Entonces, vio el cuchillo reluciente que tenía él en la mano.

– ¡Dios mío, me has clavado un cuchillo! ¿Por qué?

Al ver la sangre, los ojos se le llenaron de susto y de consternación.

– ¿Por qué? A modo de advertencia -dijo él, con voz de una tranquilidad desconcertante-. Eres mía… ¿entiendes? No vas a verte con nadie más, ¿entiendes? ¡Harás lo que yo diga!

– La verdad, esto es…

– Escucha, Barbara: si no puedo tenerte yo, no podrá tenerte nadie. ¿Entendido?

– Eso es lo que te has creído tú. ¿Quién demonios te crees que eres? ¿Cómo has podido clavarme un cuchillo de esa manera? ¿De dónde ha salido este cuchillo? -estaba atónita-. Se lo diré a mi familia. Se lo…

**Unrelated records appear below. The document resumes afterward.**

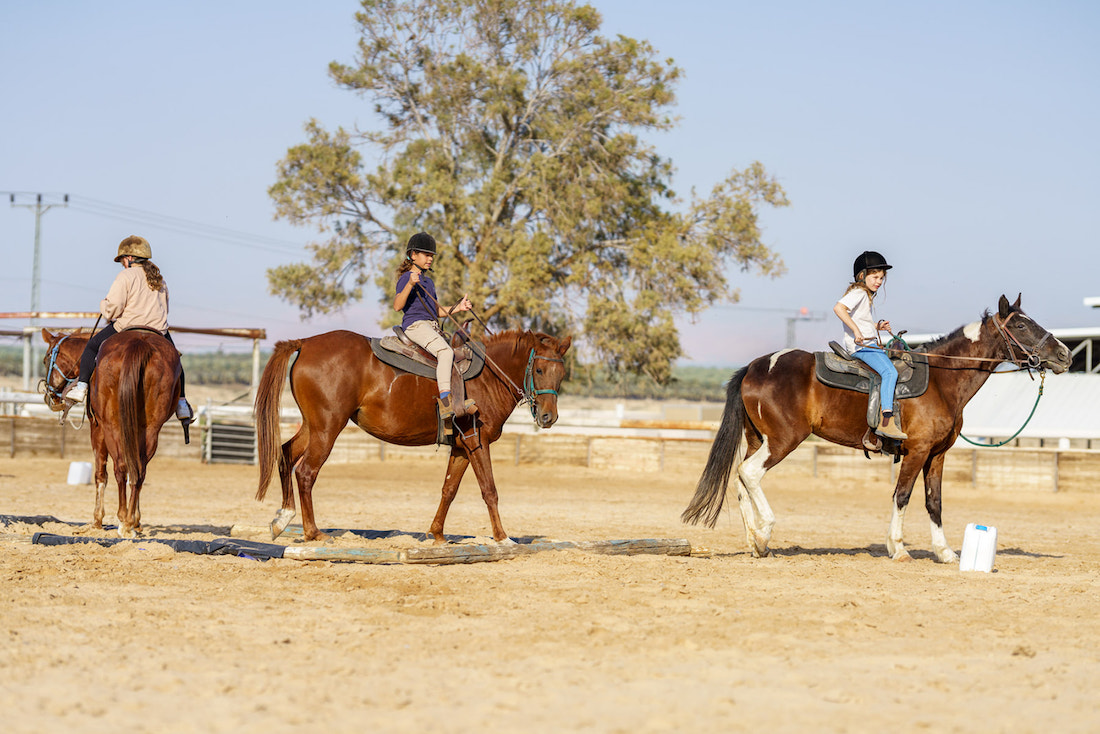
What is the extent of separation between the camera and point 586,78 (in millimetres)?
27547

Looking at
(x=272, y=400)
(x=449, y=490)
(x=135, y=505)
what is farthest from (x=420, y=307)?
(x=135, y=505)

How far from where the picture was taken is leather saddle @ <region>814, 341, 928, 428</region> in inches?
363

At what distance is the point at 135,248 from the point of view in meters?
9.39

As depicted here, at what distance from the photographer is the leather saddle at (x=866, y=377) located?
9.21 metres

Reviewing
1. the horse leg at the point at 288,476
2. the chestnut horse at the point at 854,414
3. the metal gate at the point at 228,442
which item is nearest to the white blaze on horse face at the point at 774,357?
the chestnut horse at the point at 854,414

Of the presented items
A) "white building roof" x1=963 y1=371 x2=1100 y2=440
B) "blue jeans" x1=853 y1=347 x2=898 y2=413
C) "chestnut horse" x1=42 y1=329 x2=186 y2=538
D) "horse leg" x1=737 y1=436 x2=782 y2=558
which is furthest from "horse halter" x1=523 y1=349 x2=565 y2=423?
"white building roof" x1=963 y1=371 x2=1100 y2=440

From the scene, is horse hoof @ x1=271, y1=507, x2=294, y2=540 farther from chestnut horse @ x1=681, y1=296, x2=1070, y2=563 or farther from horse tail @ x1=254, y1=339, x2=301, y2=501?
chestnut horse @ x1=681, y1=296, x2=1070, y2=563

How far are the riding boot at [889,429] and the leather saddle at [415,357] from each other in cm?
368

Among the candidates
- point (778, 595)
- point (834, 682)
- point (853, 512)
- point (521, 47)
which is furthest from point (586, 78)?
point (834, 682)

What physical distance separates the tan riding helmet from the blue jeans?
6.82 meters

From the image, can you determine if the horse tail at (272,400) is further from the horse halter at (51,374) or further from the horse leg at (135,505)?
the horse halter at (51,374)

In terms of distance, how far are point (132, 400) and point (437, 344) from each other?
270 cm

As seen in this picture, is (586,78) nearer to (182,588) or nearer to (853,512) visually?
(853,512)

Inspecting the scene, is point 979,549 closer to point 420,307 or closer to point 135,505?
point 420,307
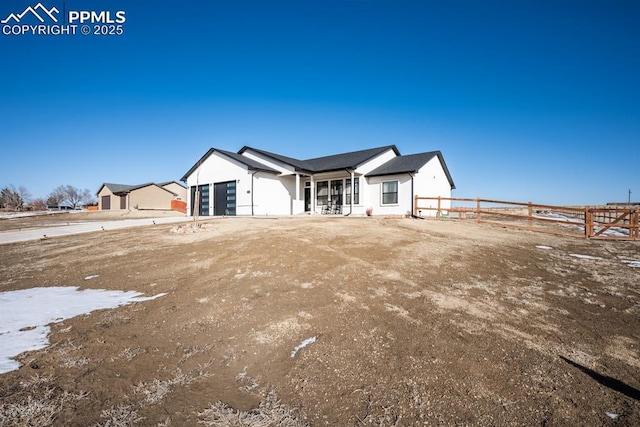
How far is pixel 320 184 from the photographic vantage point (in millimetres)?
21531

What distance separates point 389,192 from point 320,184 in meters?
5.41

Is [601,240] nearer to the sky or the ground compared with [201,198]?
nearer to the ground

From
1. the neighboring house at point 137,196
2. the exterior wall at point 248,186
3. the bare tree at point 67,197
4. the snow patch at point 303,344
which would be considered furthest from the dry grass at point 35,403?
the bare tree at point 67,197

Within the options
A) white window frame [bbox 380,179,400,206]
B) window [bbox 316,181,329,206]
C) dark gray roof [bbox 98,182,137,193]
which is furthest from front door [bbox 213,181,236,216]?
dark gray roof [bbox 98,182,137,193]

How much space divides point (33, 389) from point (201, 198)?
69.2ft

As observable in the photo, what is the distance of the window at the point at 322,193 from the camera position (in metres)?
21.0

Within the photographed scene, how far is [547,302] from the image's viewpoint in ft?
15.1

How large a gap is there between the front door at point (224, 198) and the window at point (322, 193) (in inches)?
246

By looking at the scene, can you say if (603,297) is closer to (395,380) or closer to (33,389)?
(395,380)

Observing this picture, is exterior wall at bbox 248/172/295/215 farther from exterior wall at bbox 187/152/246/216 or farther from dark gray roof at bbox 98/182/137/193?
dark gray roof at bbox 98/182/137/193

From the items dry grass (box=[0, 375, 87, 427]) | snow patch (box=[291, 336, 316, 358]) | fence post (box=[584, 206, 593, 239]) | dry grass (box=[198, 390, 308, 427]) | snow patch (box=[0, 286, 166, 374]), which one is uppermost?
A: fence post (box=[584, 206, 593, 239])

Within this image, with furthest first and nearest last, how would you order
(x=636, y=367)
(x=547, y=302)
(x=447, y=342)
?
(x=547, y=302)
(x=447, y=342)
(x=636, y=367)

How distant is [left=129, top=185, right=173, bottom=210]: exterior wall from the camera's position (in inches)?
1433

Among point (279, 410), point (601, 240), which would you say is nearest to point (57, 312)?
point (279, 410)
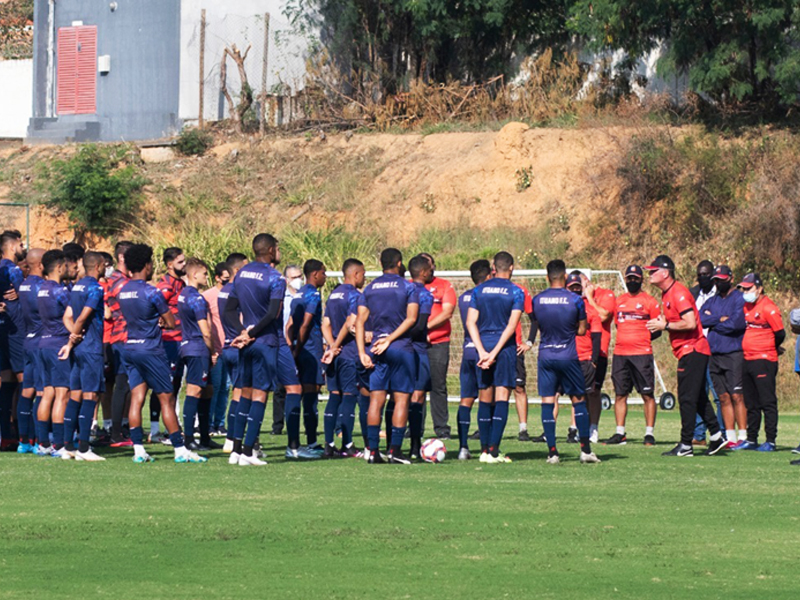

– No me digas -dijo él, con una voz tranquila, helada, con una voz que ella no le había oído nunca, impersonal, inhumana-. Dime qué te parece: ¿qué te parece si mato a toda ta familia, a ta madre y a tas primos y al tío Armond. ¿Qué te parece? -le preguntó.

Barbara, ya muy enfadada, se puso a gritarle, a insultarlo. Él la agarró de la garganta y se la apretó hasta dejarla inconsciente. Cuando volvió en sí, Richard iba conduciendo como si no hubiera pasado nada, tranquilo, fresco, dueño de sí mismo… como si se dirigieran al cine.

– Llévame a casa -dijo Barbara, procurando no ser demasiado agresiva. Evidentemente, la agresividad no daba resultado. Ya veía en él a un hombre muy peligroso, un loco, un psicótico, no se fiaba de él, le tenía un miedo mortal. Tenía que apartarse de él. Pero ¿cómo? Cuando llegaron a su casa, Richard volvió a advertirle que mataría «a cualquier persona que signifique algo para ti… ¿entiendes?».

– Sí; entiendo -dijo ella, mientras la mente le daba vueltas al hacerse cargo del terrible sentido de sus palabras. Mareada, con náuseas, se bajó del coche y entró en su casa caminando despacio. El se alejó en el coche.

Aquel día, la vida de Barbara dio un vuelco irreversible. De hecho, su vida estaba a punto de convertirse en una larga serie de pesadillas, de horrores, y nadie podía hacer nada por ella.